Recurso em sentido estrito nº 7000679-19.2022.7.00.0000.
Palavras-chave:
Denúncia - rejeição, Ingresso clandestino, Princípio da consunção, Princípio da insignificância penal, Princípio do in dubio pro societate.Resumo
1. O crime de Ingresso Clandestino, sendo de mera conduta, dispensa resultado naturalístico. A entrada de agente em Organização Militar (OM), por onde seja defeso o seu ingresso, perfaz a subsunção do fato à norma.

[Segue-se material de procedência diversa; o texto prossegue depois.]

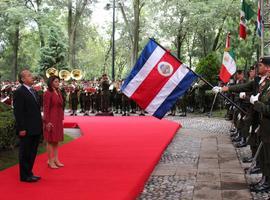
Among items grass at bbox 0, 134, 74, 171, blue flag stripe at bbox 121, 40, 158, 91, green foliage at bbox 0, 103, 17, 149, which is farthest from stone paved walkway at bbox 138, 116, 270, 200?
green foliage at bbox 0, 103, 17, 149

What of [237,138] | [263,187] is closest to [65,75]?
[237,138]

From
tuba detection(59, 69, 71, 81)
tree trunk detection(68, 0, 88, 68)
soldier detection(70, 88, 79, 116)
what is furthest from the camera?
tree trunk detection(68, 0, 88, 68)

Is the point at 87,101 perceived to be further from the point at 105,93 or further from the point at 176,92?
the point at 176,92

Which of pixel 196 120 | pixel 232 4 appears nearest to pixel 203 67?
pixel 196 120

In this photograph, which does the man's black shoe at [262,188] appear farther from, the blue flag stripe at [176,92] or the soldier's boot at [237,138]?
the soldier's boot at [237,138]

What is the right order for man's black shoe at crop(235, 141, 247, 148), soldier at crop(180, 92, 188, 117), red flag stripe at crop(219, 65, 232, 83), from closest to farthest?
1. man's black shoe at crop(235, 141, 247, 148)
2. red flag stripe at crop(219, 65, 232, 83)
3. soldier at crop(180, 92, 188, 117)

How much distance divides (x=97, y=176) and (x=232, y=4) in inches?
896

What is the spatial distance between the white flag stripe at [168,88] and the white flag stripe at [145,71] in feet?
1.22

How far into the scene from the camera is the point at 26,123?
723 centimetres

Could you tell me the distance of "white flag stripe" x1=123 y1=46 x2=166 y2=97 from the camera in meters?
8.00

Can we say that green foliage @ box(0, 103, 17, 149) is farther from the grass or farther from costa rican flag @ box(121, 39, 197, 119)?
costa rican flag @ box(121, 39, 197, 119)

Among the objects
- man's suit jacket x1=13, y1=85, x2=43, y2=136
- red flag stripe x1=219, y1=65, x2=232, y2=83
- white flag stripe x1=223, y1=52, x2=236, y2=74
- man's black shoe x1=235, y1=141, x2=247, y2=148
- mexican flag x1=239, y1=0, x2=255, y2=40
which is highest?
mexican flag x1=239, y1=0, x2=255, y2=40

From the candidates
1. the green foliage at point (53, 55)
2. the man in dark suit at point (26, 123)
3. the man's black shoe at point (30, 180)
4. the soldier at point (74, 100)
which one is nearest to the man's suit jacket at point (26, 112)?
the man in dark suit at point (26, 123)

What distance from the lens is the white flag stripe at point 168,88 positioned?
802cm
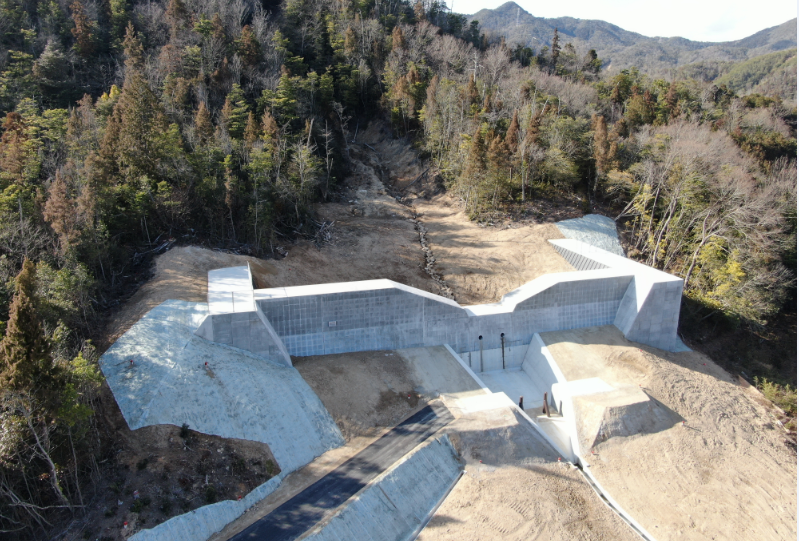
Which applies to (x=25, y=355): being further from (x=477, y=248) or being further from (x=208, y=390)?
(x=477, y=248)

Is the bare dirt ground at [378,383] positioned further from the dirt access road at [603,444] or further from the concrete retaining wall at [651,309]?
the concrete retaining wall at [651,309]

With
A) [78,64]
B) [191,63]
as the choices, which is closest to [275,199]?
[191,63]

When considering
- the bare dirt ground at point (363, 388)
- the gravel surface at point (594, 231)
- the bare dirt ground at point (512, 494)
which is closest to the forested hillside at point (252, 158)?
the gravel surface at point (594, 231)

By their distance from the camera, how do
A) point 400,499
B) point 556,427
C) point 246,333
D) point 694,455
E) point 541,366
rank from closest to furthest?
A: point 400,499, point 694,455, point 246,333, point 556,427, point 541,366

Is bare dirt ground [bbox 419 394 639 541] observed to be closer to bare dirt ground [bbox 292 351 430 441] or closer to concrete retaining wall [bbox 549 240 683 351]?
bare dirt ground [bbox 292 351 430 441]

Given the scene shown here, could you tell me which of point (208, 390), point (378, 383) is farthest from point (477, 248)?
point (208, 390)
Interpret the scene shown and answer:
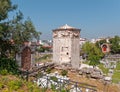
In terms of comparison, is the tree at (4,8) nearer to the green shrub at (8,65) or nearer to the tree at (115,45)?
the green shrub at (8,65)

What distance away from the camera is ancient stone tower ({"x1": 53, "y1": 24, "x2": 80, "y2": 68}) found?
26016 millimetres

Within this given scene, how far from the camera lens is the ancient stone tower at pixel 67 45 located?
26016mm

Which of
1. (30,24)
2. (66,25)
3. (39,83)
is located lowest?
(39,83)

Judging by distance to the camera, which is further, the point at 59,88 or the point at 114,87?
the point at 114,87

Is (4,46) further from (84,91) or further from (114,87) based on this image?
(114,87)

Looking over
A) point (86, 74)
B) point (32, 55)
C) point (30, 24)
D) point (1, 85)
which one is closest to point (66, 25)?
point (32, 55)

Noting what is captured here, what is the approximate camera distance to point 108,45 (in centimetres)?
7069

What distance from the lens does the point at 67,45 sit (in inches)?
1041

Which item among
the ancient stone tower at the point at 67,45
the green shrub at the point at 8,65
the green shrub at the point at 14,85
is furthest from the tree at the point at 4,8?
the ancient stone tower at the point at 67,45

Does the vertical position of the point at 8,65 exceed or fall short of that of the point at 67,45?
it falls short

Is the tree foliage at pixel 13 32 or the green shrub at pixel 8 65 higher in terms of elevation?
the tree foliage at pixel 13 32

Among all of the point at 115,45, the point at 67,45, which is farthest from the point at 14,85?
the point at 115,45

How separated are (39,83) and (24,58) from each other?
13.3 m

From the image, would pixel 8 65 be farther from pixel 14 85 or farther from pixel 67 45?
pixel 67 45
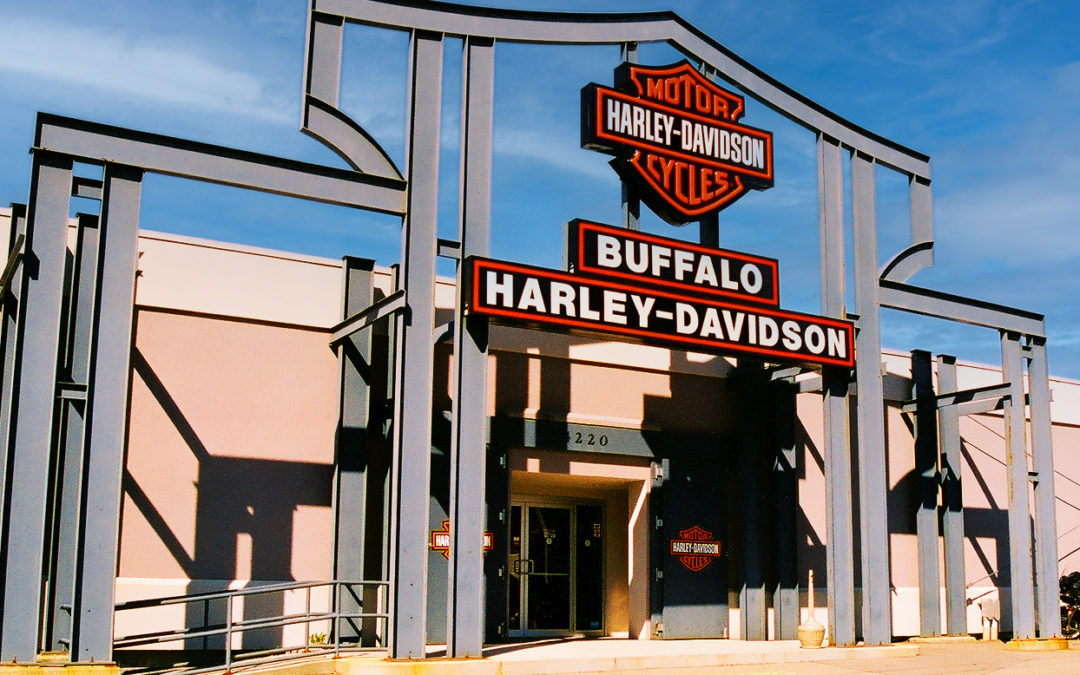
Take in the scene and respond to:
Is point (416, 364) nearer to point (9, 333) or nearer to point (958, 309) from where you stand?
point (9, 333)

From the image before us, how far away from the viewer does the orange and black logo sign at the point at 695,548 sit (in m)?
20.6

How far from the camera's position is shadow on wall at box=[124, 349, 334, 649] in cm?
1705

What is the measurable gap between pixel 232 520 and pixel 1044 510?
14.3m

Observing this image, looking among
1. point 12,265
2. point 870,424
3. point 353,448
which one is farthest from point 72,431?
point 870,424

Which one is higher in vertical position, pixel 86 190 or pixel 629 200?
pixel 629 200

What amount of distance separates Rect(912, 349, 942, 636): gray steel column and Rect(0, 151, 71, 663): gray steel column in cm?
1627

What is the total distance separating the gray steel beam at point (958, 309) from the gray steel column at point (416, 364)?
864cm

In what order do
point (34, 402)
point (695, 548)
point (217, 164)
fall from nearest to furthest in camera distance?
point (34, 402), point (217, 164), point (695, 548)

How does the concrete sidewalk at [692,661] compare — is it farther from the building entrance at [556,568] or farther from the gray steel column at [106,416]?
the gray steel column at [106,416]

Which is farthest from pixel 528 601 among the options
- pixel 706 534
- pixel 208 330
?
pixel 208 330

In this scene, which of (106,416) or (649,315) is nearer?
(106,416)

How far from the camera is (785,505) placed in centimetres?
2134

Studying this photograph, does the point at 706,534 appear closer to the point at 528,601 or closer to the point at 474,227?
the point at 528,601

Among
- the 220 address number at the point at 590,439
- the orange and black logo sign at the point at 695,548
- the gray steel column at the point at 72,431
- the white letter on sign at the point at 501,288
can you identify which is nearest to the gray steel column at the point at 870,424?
the orange and black logo sign at the point at 695,548
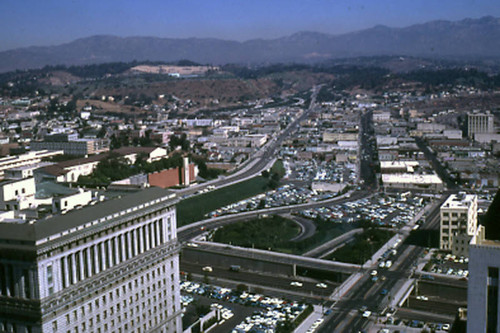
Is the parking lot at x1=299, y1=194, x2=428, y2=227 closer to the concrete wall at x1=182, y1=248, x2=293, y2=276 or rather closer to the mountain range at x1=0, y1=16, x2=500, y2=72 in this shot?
the concrete wall at x1=182, y1=248, x2=293, y2=276

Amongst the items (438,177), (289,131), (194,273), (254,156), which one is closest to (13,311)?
(194,273)

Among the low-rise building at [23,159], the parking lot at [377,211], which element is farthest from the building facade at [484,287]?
the low-rise building at [23,159]

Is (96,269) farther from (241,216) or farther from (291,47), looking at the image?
(291,47)

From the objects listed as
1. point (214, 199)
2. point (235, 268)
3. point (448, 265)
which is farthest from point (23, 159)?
point (448, 265)

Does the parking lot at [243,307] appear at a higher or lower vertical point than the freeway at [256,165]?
lower

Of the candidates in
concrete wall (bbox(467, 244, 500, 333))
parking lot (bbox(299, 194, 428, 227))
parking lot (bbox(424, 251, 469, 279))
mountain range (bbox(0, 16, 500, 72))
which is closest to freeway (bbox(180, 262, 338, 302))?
parking lot (bbox(424, 251, 469, 279))

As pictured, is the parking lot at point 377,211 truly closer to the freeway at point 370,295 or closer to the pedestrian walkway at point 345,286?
the freeway at point 370,295
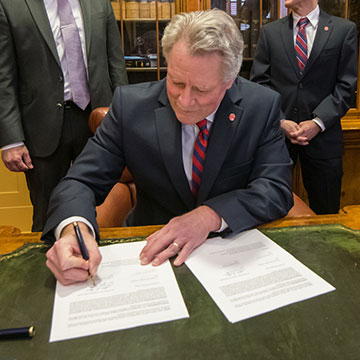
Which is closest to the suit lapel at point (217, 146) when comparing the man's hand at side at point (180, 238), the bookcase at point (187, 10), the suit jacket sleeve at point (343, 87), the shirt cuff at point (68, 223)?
the man's hand at side at point (180, 238)

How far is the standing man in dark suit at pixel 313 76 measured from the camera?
252cm

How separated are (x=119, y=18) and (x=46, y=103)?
140cm

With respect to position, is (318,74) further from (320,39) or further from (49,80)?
(49,80)

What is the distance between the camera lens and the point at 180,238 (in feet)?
3.57

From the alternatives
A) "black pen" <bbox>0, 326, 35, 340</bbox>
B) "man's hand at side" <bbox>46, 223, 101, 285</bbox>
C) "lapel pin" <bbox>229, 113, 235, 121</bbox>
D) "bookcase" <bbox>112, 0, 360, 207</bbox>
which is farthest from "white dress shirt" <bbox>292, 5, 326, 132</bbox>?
"black pen" <bbox>0, 326, 35, 340</bbox>

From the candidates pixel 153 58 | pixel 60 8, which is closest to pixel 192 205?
pixel 60 8

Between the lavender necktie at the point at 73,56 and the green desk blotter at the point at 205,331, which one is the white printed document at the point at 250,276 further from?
the lavender necktie at the point at 73,56

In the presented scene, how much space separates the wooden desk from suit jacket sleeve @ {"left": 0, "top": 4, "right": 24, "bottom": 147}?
1.24m

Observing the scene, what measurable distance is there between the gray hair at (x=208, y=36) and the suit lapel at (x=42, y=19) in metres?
1.13

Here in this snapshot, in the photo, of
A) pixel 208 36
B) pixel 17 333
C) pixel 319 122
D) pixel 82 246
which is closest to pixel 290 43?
pixel 319 122

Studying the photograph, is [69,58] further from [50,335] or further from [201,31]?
[50,335]

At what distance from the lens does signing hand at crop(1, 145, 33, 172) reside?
2.11 meters

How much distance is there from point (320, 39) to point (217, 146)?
1.58 meters

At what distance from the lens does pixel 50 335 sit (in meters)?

O sucesso da segurança
orgânica da “ultima ratio” do Estado (patrimônio humano, material e imaterial) depende da tutela emanada pelo art. 302 do CPM. O emprego de técnicas de escalada para a transposição de obstáculo robusto, erguido nos limites do quartel, denota dolo intenso.
2. O delito de ingresso clandestino é de natureza subsidiária e opera como “soldado de reserva”, não sendo absorvido pelo crime-fim de furto, na modalidade tentada, por hipótese concernente à aplicação do Princípio da Consunção, quando inexiste imputação à infração mais grave.
3. A rejeição da Denúncia, calcada na atipicidade material da conduta, pelo viés da insignificância e sem o mínimo de profundidade investigativa, constitui autêntico julgamento antecipado da “lide”.
4. As Forças Armadas, mediante a prevenção geral e especial previstas no CPM, apenas serão regulares e permanentes mediante a tutela confiada, pela Constituição Federal, à Justiça Militar da União. As OM estão dotadas do necessário aparato dedicado à defesa da sociedade e muito cobiçado pela criminalidade. Assim, resguardam-se vidas humanas, bens imateriais e materiais, inclusive de natureza bélica (armas, munições, explosivos, viaturas, aeronaves, embarcações etc).
5. A reprovabilidade da conduta do intruso merece, igualmente, censura no âmbito da vida civil, diante da inviolabilidade do domicílio do cidadão comum. Comparativamente, o ingresso clandestino, previsto na Lei Penal Militar, explicita parâmetros de proteção superlativamente mais robustos, em face da magnitude do bem jurídico posto em risco e do caráter público da tutela legal.
6. Os operadores do Direito, diante da realidade da segurança pública nacional, devem perceber, justamente por integrarem esta Justiça Especializada, que o eventual ingresso de agente, mesmo quando alegada a única intenção de comer frutas de árvore situada na OM ou de atalhar rotas, pode esconder planos futuros. Por exemplo, testar o plano de vigilância, conhecer melhor o sistema de segurança e as instalações para, mediante posterior operação criminosa, invadir o quartel, agredir pessoas, empreender sabotagem, obter vantagens ilícitas e/ou subtrair
armas.
7. Os diversos vetores que guiaram a tipificação do art. 302 do CPM merecem especial atenção. Além da nítida necessidade demanutenção da integridade e da credibilidade das Forças Armadas, esse tipo penal também resguarda a vida das Sentinelas e dos eventuais invasores. Flexibilidades jurisprudenciais fomentam a
criatividade criminosa e, ainda pior, trazem insegurança jurídica para os defensores das OM – Comandantes, Oficiais de Dia, Sentinelas etc.
8. A fase do juízo de prelibação, destinado ao exame da Denúncia, perscruta o atendimento dos requisitos legais exigidos nos arts. 77 e 78, ambos do CPPM. Nesse sentido, opera a análise da descrição minuciosa da conduta, em tese, delituosa, com todas as suas circunstâncias, supostamente reveladoras da materialidade, bem como os indícios suficientes da autoria, aos quais alude o art. 30 do CPPM. Nessa fase, há a prevalência do brocardo “in dubio pro societate”. Evita-se impedir, prematuramente, instrução processual, única capaz de elucidar potenciais ataques à última ferramenta de proteção da sociedade.
9. Provimento do Recurso Ministerial. Instauração do Processo Penal castrense. Baixa dos autos ao Juízo “a quo”. Decisão unânime.